DESKRIPSI LATIHAN | Salin ulang catatan tanpa mengubah apa pun, mulai dari baris yang memuat "From the listed" hingga akhir catatan, dengan kedua ujungnya ikut disalin.

*** INFORMASI HASIL EKSTRAKSI ***

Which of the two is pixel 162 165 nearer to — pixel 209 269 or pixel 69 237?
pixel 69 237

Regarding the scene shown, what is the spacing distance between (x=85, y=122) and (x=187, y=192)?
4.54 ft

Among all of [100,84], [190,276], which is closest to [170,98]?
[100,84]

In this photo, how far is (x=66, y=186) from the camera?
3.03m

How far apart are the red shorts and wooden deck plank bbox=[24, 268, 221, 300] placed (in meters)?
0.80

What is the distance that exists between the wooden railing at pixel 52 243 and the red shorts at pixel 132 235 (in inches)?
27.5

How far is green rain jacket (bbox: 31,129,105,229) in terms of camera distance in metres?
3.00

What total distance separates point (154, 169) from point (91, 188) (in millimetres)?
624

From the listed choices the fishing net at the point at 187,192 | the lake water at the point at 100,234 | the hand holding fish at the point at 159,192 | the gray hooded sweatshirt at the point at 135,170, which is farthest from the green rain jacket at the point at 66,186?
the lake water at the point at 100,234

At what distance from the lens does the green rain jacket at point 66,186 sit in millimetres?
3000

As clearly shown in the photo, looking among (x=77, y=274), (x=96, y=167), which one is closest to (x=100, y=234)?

***

JAWABAN YANG DIHARAPKAN |
From the listed choices the fishing net at the point at 187,192 | the lake water at the point at 100,234 | the hand holding fish at the point at 159,192 | the gray hooded sweatshirt at the point at 135,170, which is farthest from the green rain jacket at the point at 66,186?
the lake water at the point at 100,234

At what distance from the lens does the green rain jacket at point 66,186 sit in millimetres?
3000

As clearly shown in the photo, looking among (x=77, y=274), (x=96, y=167), which one is closest to (x=100, y=234)?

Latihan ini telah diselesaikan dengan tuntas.